#### What is asked
Extract the listing in its entirety, keeping each line identical to the original.

Scene-based reasoning records
════════════════
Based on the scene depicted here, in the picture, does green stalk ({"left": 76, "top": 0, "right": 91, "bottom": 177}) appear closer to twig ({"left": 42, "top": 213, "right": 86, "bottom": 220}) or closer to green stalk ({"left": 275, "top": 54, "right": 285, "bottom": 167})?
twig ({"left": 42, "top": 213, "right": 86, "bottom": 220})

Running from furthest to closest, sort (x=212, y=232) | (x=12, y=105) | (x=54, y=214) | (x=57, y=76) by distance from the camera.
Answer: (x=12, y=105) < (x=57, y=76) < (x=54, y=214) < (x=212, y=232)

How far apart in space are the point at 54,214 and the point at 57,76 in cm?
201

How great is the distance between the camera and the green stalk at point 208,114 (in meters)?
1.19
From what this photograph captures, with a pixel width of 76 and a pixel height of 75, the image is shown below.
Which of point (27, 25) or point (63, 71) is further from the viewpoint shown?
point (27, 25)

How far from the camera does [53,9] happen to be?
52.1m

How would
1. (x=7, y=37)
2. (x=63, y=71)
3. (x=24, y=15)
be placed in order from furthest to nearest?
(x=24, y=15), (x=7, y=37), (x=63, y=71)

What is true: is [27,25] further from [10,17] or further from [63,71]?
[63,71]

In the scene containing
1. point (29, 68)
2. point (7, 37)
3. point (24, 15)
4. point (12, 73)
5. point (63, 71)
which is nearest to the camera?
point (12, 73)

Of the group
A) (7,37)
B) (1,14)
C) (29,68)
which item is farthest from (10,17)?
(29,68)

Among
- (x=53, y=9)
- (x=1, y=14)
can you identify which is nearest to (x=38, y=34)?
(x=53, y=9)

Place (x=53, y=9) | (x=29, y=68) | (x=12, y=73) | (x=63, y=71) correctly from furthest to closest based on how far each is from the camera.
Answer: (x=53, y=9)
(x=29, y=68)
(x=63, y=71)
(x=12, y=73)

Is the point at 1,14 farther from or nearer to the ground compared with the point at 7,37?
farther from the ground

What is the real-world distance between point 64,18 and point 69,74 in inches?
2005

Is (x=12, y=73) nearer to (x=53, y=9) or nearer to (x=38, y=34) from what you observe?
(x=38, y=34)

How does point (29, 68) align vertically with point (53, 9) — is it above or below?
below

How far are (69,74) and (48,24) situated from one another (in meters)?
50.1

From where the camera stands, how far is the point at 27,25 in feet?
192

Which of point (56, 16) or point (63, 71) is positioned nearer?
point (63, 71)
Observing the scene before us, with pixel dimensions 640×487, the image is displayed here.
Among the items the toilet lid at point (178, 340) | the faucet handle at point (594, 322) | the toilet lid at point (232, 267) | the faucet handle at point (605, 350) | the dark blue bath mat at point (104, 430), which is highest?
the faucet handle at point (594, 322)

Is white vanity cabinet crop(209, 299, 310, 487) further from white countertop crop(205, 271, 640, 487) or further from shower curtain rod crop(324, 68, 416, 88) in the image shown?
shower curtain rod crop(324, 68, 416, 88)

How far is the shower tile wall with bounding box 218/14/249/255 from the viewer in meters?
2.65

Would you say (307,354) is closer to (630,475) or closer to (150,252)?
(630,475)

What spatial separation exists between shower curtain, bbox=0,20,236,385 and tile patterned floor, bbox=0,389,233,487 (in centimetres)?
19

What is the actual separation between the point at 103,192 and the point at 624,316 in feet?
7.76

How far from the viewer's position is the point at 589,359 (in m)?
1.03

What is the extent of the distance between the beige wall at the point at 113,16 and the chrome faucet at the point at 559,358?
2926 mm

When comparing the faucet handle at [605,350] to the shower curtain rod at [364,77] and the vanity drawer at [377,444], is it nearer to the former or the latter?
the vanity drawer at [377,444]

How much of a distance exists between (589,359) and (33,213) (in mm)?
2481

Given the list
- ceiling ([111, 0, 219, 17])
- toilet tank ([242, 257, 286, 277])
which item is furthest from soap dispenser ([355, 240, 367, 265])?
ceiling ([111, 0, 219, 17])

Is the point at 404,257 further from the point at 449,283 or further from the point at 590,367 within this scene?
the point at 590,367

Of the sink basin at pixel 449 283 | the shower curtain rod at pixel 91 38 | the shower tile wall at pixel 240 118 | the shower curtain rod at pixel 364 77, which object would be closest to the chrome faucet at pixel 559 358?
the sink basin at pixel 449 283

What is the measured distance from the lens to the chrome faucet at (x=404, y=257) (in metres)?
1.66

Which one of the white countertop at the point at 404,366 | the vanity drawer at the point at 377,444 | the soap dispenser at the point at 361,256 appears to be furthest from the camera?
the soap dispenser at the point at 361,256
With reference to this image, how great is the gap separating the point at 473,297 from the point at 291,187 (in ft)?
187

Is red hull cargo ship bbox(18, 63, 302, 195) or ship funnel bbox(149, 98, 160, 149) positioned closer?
════════════════
#### Correct answer
Based on the scene depicted here, in the picture, does green stalk ({"left": 76, "top": 0, "right": 91, "bottom": 177}) appear closer to twig ({"left": 42, "top": 213, "right": 86, "bottom": 220}) or closer to green stalk ({"left": 275, "top": 54, "right": 285, "bottom": 167})?
twig ({"left": 42, "top": 213, "right": 86, "bottom": 220})

Running from furthest to closest, sort (x=212, y=232) | (x=12, y=105) | (x=54, y=214) | (x=57, y=76) by distance from the camera.
Answer: (x=12, y=105) < (x=57, y=76) < (x=54, y=214) < (x=212, y=232)

How far apart in space are the point at 54,214 and the point at 57,76 in cm?
201

How great is the distance between the camera and the green stalk at point 208,114 (in meters)?
1.19
From what this photograph captures, with a pixel width of 76 and a pixel height of 75, the image is shown below.
Which of point (27, 25) or point (63, 71) is further from the viewpoint shown?
point (27, 25)

How far from the camera does [53,9] happen to be?
52.1m

How would
1. (x=7, y=37)
2. (x=63, y=71)
3. (x=24, y=15)
be placed in order from furthest to nearest?
(x=24, y=15), (x=7, y=37), (x=63, y=71)

What is true: is [27,25] further from [10,17] or further from [63,71]?
[63,71]

In the scene containing
1. point (29, 68)
2. point (7, 37)
3. point (24, 15)
4. point (12, 73)
5. point (63, 71)
which is nearest to the camera?
point (12, 73)

Of the group
A) (7,37)
B) (1,14)
C) (29,68)
which item is farthest from (10,17)?
(29,68)

Among
- (x=53, y=9)
- (x=1, y=14)
can you identify which is nearest to (x=38, y=34)?
(x=53, y=9)

Place (x=53, y=9) | (x=29, y=68) | (x=12, y=73) | (x=63, y=71) correctly from furthest to closest based on how far each is from the camera.
Answer: (x=53, y=9)
(x=29, y=68)
(x=63, y=71)
(x=12, y=73)

Is the point at 1,14 farther from or nearer to the ground compared with the point at 7,37?
farther from the ground

What is the real-world distance between point 64,18 and point 69,74 in inches?
2005

Is (x=12, y=73) nearer to (x=53, y=9) or nearer to (x=38, y=34) from what you observe?
(x=38, y=34)

How does point (29, 68) align vertically with point (53, 9) — is it above or below?
below

How far are (69,74) and (48,24) situated from one another (in meters)?
50.1

From where the camera stands, how far is the point at 27,25 in feet?
192

Which of point (56, 16) or point (63, 71) is positioned nearer?
point (63, 71)
Observing the scene before us, with pixel dimensions 640×487, the image is displayed here.
Among the items the toilet lid at point (178, 340) | the faucet handle at point (594, 322) | the toilet lid at point (232, 267) | the faucet handle at point (605, 350) | the dark blue bath mat at point (104, 430), which is highest?
the faucet handle at point (594, 322)

Is white vanity cabinet crop(209, 299, 310, 487) further from white countertop crop(205, 271, 640, 487) or further from shower curtain rod crop(324, 68, 416, 88) in the image shown?
shower curtain rod crop(324, 68, 416, 88)

How far is the shower tile wall with bounding box 218/14/249/255 from the viewer in meters?
2.65

Would you say (307,354) is closer to (630,475) or closer to (150,252)?
(630,475)

What spatial separation exists between shower curtain, bbox=0,20,236,385 and tile patterned floor, bbox=0,389,233,487 (in centimetres)?
19

What is the actual separation between the point at 103,192 and the point at 624,316 in feet?
7.76

How far from the viewer's position is the point at 589,359 (in m)?
1.03

What is the extent of the distance between the beige wall at the point at 113,16 and the chrome faucet at the point at 559,358?
2926 mm

When comparing the faucet handle at [605,350] to the shower curtain rod at [364,77] and the vanity drawer at [377,444], is it nearer to the former or the latter?
the vanity drawer at [377,444]

How much of a distance exists between (589,359) and (33,213) (in mm)?
2481

Given the list
- ceiling ([111, 0, 219, 17])
- toilet tank ([242, 257, 286, 277])
which item is furthest from soap dispenser ([355, 240, 367, 265])?
ceiling ([111, 0, 219, 17])

Is the point at 404,257 further from the point at 449,283 or further from the point at 590,367 within this scene?
the point at 590,367

Of the sink basin at pixel 449 283 | the shower curtain rod at pixel 91 38 | the shower tile wall at pixel 240 118 | the shower curtain rod at pixel 364 77, which object would be closest to the chrome faucet at pixel 559 358?
the sink basin at pixel 449 283

What is the measured distance from the lens to the chrome faucet at (x=404, y=257) (in metres)?
1.66

Which one of the white countertop at the point at 404,366 | the vanity drawer at the point at 377,444 | the soap dispenser at the point at 361,256 appears to be furthest from the camera?
the soap dispenser at the point at 361,256
With reference to this image, how great is the gap separating the point at 473,297 from the point at 291,187 (in ft)?
187

Is red hull cargo ship bbox(18, 63, 302, 195) or ship funnel bbox(149, 98, 160, 149) positioned closer?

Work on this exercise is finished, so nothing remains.